Today, ramen is much more than a fleeting buzzword. This delicious Japanese noodle dish has impressively captured the attention of the world. But how did ramen come to be? What exactly are ramen noodles? We'll cover all this and more below!

Ramen 101 - Noodles

Ramen - How it all Started

Let's go back in time - the roots of ramen are Chinese. The late 1800s saw greater numbers of Chinese immigrants come to Japan. After this, it was in Chinatowns across Japan that Chinese noodle dishes eventually turned into ramen.

Ramen 101 - Chinatown
Yokohama's Chinatown (Japan's Biggest)

Many consider 1910 to be the turning point. This was when Rairaiken, Japan's first ever ramen restaurant, opened its doors in Tokyo's Asakusa neighborhood.

3rd Generation Ramen at Yutenji Rairaiken

But what exactly changed? How was ramen different from the Chinese noodle dishes it evolved from?

Generally speaking, some other things were added to the soup. This included vegetables, and quintessential Japanese ingredients like dried fish and kelp. People think of ramen today as a distinctly Japanese dish, which it is. But it's also one that doesn't forget its Chinese roots.

Main Ramen Styles

Today there are countless ramen styles. But let's look at what I call the "Big 4" (moving clockwise in the photos below):

  • Shoyu (Soy Sauce) Seasoned Ramen

  • Shio (Salt) Seasoned Ramen

  • Tonkotsu (Pork Bone) Ramen

  • Miso (Fermented Soy Beans) Ramen

From the Big 4, only "tonkotsu" is defined by the soup (pork bones). The other 3 are defined by the seasoning.

Shoyu Ramen at Dateya

Think of Shoyu and Shio ramen as cousins.
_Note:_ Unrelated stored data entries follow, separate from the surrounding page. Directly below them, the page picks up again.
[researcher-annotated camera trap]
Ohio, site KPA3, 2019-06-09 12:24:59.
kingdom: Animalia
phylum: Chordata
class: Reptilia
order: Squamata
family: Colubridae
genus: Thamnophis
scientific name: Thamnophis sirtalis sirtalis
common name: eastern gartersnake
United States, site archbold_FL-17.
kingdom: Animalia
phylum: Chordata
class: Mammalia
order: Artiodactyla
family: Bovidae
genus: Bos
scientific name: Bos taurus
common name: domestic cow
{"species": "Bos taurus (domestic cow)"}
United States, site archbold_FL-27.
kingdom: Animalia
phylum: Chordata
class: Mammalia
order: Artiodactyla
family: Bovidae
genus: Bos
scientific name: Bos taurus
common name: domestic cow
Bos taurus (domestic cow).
As a seasoning, Shoyu (soy sauce) is often tangy, and even sweet. It gives the soup a brown, sometimes blackish color. Shio (salt) creates a clearer soup and is usually lighter.

Miso Ramen at Hanamichi

Tonkotsu and Miso ramen are often heavier (although not always). Tonkotsu (pork bone) ramen usually has a cloudy, rich broth. Miso (fermented soy bean) ramen is also richer, but the miso seasoning provides a strongly flavored base.

Ramen styles don't have to be exclusively one or the other (the Big 4). In Yokohama, for example, there's a Tonkotsu Shoyu (Pork Bones + Soy Sauce) ramen (Ie-Kei style).
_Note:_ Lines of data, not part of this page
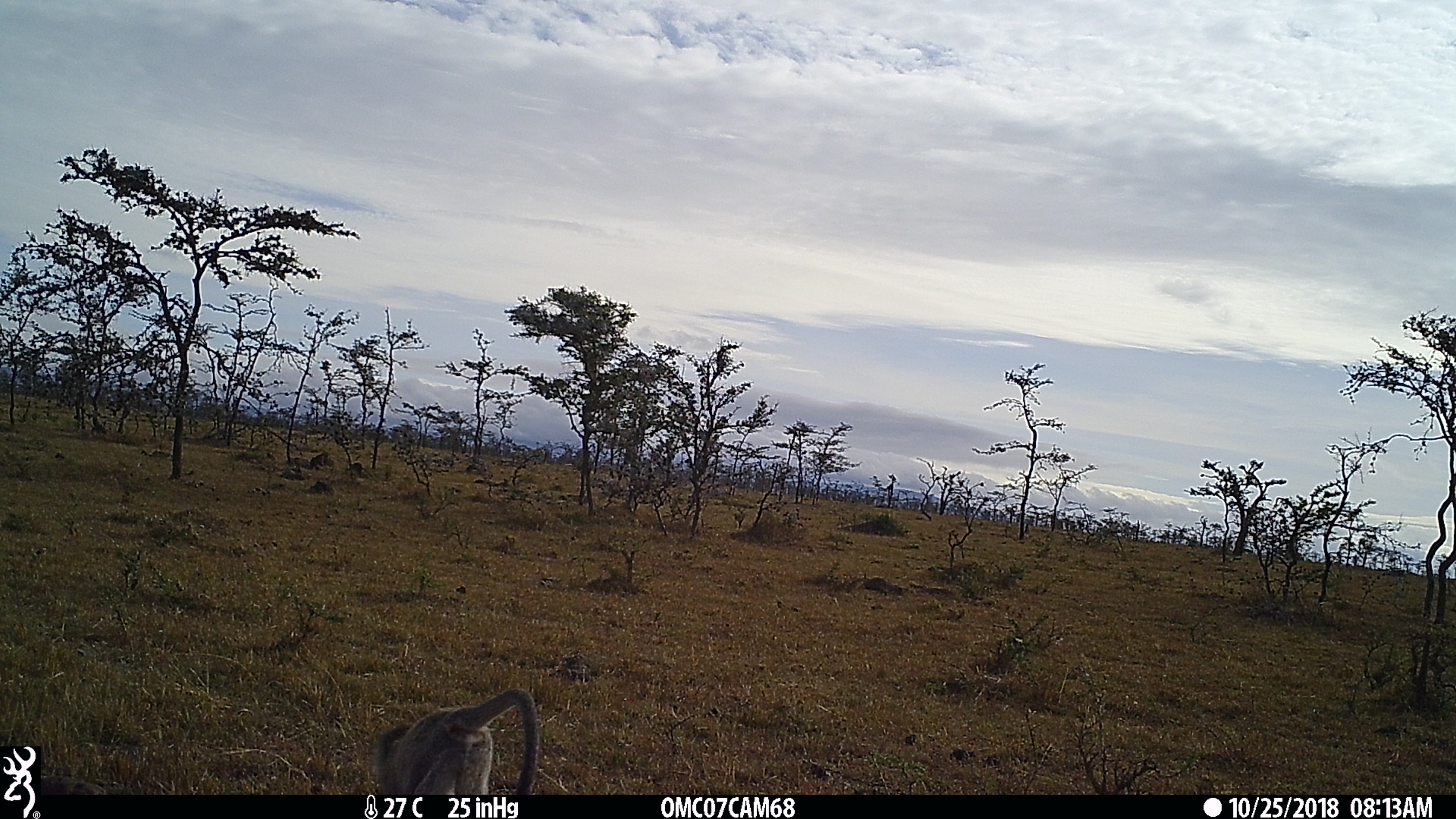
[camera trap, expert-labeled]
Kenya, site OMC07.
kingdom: Animalia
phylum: Chordata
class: Mammalia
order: Primates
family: Cercopithecidae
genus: Chlorocebus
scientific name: Chlorocebus pygerythrus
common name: vervet monkey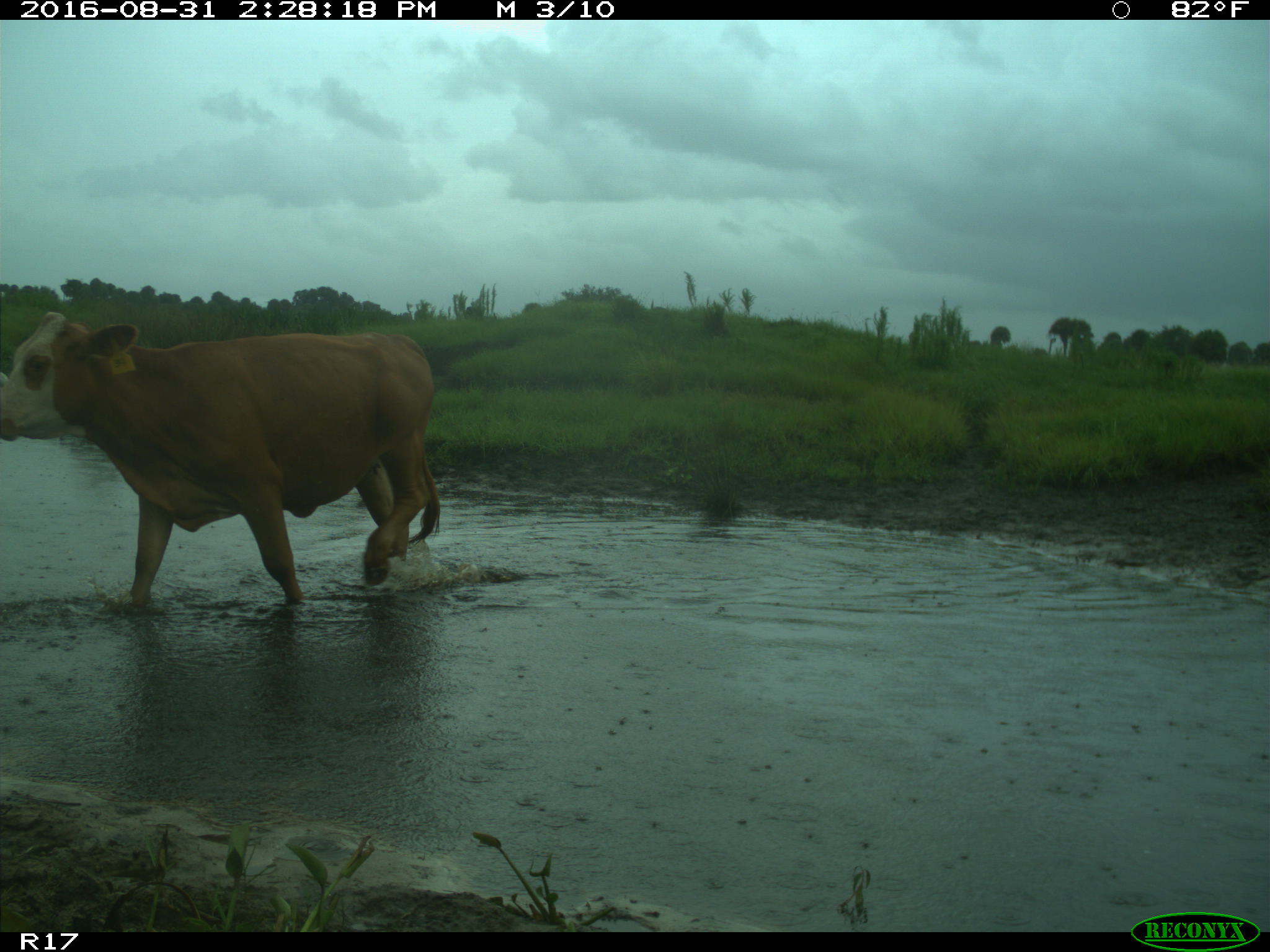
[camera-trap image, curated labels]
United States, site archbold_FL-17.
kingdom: Animalia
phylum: Chordata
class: Mammalia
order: Artiodactyla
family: Bovidae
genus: Bos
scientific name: Bos taurus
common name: domestic cow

Ie-Kei Ramen at Torakichiya

Note: Yet another way to categorize ramen is based on whether it's light ("assari") or heavy ("kotteri").

More Ramen Styles

Here are some other styles - more specific subcategories.
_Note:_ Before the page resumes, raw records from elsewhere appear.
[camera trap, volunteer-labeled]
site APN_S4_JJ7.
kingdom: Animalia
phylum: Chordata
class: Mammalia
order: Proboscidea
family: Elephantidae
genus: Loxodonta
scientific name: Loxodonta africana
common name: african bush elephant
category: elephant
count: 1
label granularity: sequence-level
  • Tsukemen (Dipping) Ramen

  • Tori Paitan (Rich Chicken) Ramen

  • Tantanmen (Dan Dan Noodles)

  • Abura Soba (Soupless Ramen)

Regional Ramen Styles

There are simply too many regional ramen styles to list, but here are some of the better known ones (moving clockwise again):

  • Tokyo Shoyu Ramen

  • Kyoto Shoyu Ramen

  • Kitakata Shoyu Ramen

  • Hakodate Shio Ramen

  • Sapporo Miso Ramen

  • Hakata Tonkotsu Ramen

What Makes Ramen...Ramen?

Ramen is essentially 3 components:

  1. Soup

  2. Noodles

  3. Toppings

But this describes many tasty noodle dishes around the world. Let's break down each of these components.


Soup is further broken down into seasoning and soup. The prepared seasoning (just a few tablespoons) is put into an ramen empty bowl first. Think of it as the flavor foundation. E.g. A shio (salt) ramen may include 5 types of salt and 3 types of dried fish.

Next up is the soup, poured directly on top of that seasoning. The soup can be a number of different things, whether pork bones, chicken bones, or vegetables.

E.g. One ramen shop might shop might use 60% chicken bones, 10% pork bones and 30% vegetables (ginger, carrots, and onions).


Ramen Noodles are made up of four elements:

  1. Wheat Flour

  2. Water

  3. Salt

  4. Kansui (Alkaline Mineral Water)

Kansui is key in ramen noodles - giving them extra chewiness and bounce. Furthermore, in Japan noodles are not considered ramen noodles unless they have kansui. This is despite some ramen shops not using any kansui.


You see a lot of inspiration from Chinese cuisine when it comes to ramen toppings. For example, pork is often the meat topping. Some old-school ramen shops will prepare their pork like Chinese charsiu (roasted). But nowadays, boiled pork is most common.